A New History of the Old Right

“Unlike most accounts of the American conservative movement, Matthew Continetti’s The Right begins in the 1920s, when two Republican presidents returned the country to normalcy after World War I. The ideals of that era’s Republicans were not so different from those espoused by former President Donald Trump today: They believed in cutting taxes, restricting immigration, and protecting American industry through tariffs. But there was one fundamental difference: Presidents Warren Harding and Calvin Coolidge rejected the populism of their age. They aimed to preserve American institutions. Trump is more like William Jennings Bryan, riding the coattails of discontent. He represents a time, Continetti argues, when an increasingly apocalyptic conservative movement “no longer viewed core American institutions as worth defending.””

“Traditionally, conservative elites have tried to channel populist sentiments into a respectable and successful movement. No one had to grapple with this question more than Buckley, the founder of National Review. The usual conservative narrative says that Buckley legitimized conservatism by being a gatekeeper: In keeping the conspiracism of the John Birch Society and the radical individualism of Ayn Rand at arm’s length, he made it less likely that conservatives would be labeled extremists. In the case of the John Birch Society, Buckley wrote a 5,000-word essay, “The Question of Robert Welch,” that condemned the group’s founder, arguing that “the best thing Mr. Welch could do to serve the cause of anticommunism in the United States would be to resign.” Buckley’s purges are often held up as a great success, but the reality is that Welch did not resign and the John Birch Society continued to have influence.”

“Continetti’s major contribution comes in explaining how conservatism has changed since the end of the Cold War. Here he details the conflict between neoconservatives, such as Bill Kristol, and paleoconservatives, such as Pat Buchanan. With their dedication to the culture war and their opposition to foreign intervention and immigration, the paleoconservatives presaged Trump’s electoral success in 2016.

The paleocons lost the political battles of the 1990s and 2000s. But the War on Terror ultimately discredited the neoconservatives, opening the door for populist discontent to capture the Republican Party. The first manifestation of this was the Tea Party movement. While Continetti draws a straight line from this to Trump’s election, in reality the Tea Party encompassed several strands of conservatism (all populist in nature) with conflicting conceptions of what 21st century conservatism should entail.

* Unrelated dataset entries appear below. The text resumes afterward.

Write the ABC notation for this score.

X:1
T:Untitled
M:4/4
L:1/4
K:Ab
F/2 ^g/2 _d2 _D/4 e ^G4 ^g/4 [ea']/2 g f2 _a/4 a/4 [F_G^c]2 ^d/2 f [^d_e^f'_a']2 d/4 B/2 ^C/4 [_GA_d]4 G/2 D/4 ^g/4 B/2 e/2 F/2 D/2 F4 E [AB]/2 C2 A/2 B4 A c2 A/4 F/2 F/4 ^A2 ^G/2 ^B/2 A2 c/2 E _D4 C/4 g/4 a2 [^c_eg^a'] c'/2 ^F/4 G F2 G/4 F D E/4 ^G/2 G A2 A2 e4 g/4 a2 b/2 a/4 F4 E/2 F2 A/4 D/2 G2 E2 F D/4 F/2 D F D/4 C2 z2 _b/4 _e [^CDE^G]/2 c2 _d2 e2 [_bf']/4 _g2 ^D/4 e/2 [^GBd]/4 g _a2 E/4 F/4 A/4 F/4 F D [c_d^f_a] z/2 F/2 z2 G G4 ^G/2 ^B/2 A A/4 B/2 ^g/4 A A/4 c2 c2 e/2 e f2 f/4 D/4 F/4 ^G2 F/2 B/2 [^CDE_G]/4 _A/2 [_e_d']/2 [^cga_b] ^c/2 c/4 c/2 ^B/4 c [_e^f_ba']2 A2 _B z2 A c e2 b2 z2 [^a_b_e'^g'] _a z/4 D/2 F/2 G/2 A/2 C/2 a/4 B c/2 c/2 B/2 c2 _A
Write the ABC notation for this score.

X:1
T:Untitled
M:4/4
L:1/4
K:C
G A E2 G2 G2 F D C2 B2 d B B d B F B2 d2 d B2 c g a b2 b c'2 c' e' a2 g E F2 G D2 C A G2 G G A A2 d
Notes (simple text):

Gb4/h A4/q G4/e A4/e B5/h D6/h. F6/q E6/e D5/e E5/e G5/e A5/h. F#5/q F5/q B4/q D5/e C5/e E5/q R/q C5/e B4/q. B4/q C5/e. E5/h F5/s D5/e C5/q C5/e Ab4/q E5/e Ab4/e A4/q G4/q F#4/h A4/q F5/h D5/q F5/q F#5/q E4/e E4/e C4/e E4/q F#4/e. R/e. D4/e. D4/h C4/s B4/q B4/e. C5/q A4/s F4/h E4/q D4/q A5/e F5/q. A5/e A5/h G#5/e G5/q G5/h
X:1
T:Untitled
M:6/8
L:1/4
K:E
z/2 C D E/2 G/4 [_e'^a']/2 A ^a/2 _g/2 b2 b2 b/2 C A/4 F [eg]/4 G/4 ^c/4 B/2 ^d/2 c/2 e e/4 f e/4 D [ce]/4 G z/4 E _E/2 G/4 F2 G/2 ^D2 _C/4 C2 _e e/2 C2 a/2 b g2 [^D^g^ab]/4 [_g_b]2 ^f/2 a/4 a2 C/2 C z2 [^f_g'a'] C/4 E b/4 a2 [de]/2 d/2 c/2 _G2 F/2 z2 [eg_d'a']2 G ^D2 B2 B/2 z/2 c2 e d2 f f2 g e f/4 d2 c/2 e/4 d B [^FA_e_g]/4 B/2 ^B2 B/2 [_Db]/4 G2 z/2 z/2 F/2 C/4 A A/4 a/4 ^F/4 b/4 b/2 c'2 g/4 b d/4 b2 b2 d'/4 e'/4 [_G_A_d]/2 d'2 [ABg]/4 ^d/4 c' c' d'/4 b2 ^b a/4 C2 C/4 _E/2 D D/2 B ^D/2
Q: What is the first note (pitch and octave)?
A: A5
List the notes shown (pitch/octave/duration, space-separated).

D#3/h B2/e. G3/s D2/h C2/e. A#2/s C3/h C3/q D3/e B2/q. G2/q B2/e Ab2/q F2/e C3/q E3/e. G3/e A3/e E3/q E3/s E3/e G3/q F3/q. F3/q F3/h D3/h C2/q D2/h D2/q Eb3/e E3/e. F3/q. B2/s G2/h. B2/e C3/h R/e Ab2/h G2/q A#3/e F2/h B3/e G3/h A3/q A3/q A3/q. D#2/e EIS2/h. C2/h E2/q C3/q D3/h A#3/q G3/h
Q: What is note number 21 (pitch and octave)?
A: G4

Sens. Rand Paul of Kentucky, Marco Rubio of Florida, and Ted Cruz of Texas all rode the Tea Party wave to victory in 201012, and all had very different visions for the future of the nation—and very different visions from Trump’s. Nonetheless, the anti-establishment politics that emerged in the wake of the Iraq War and the 2008 financial crisis ultimately brought Trump to power.

It was during this time, from 2010 to 2016, that Continetti believes “the populist American Right [became] less interested in preserving institutions than in tearing them down.” One could hardly think of a better instrument for that purpose than Trump. Trump condemned illegal immigration and trade with China, announced “support for a ban on Muslim entry into the United States,” and recalibrated “American politics along the axis of national identity.” Many conservatives initially condemned him, and National Review even released a special issue titled “Against Trump.” One of its contributors called the candidate “a philosophically unmoored political opportunist who would trash the broad conservative ideological consensus within the GOP in favor of a free-floating populism with strong-man overtones.” Nonetheless, Trump won.”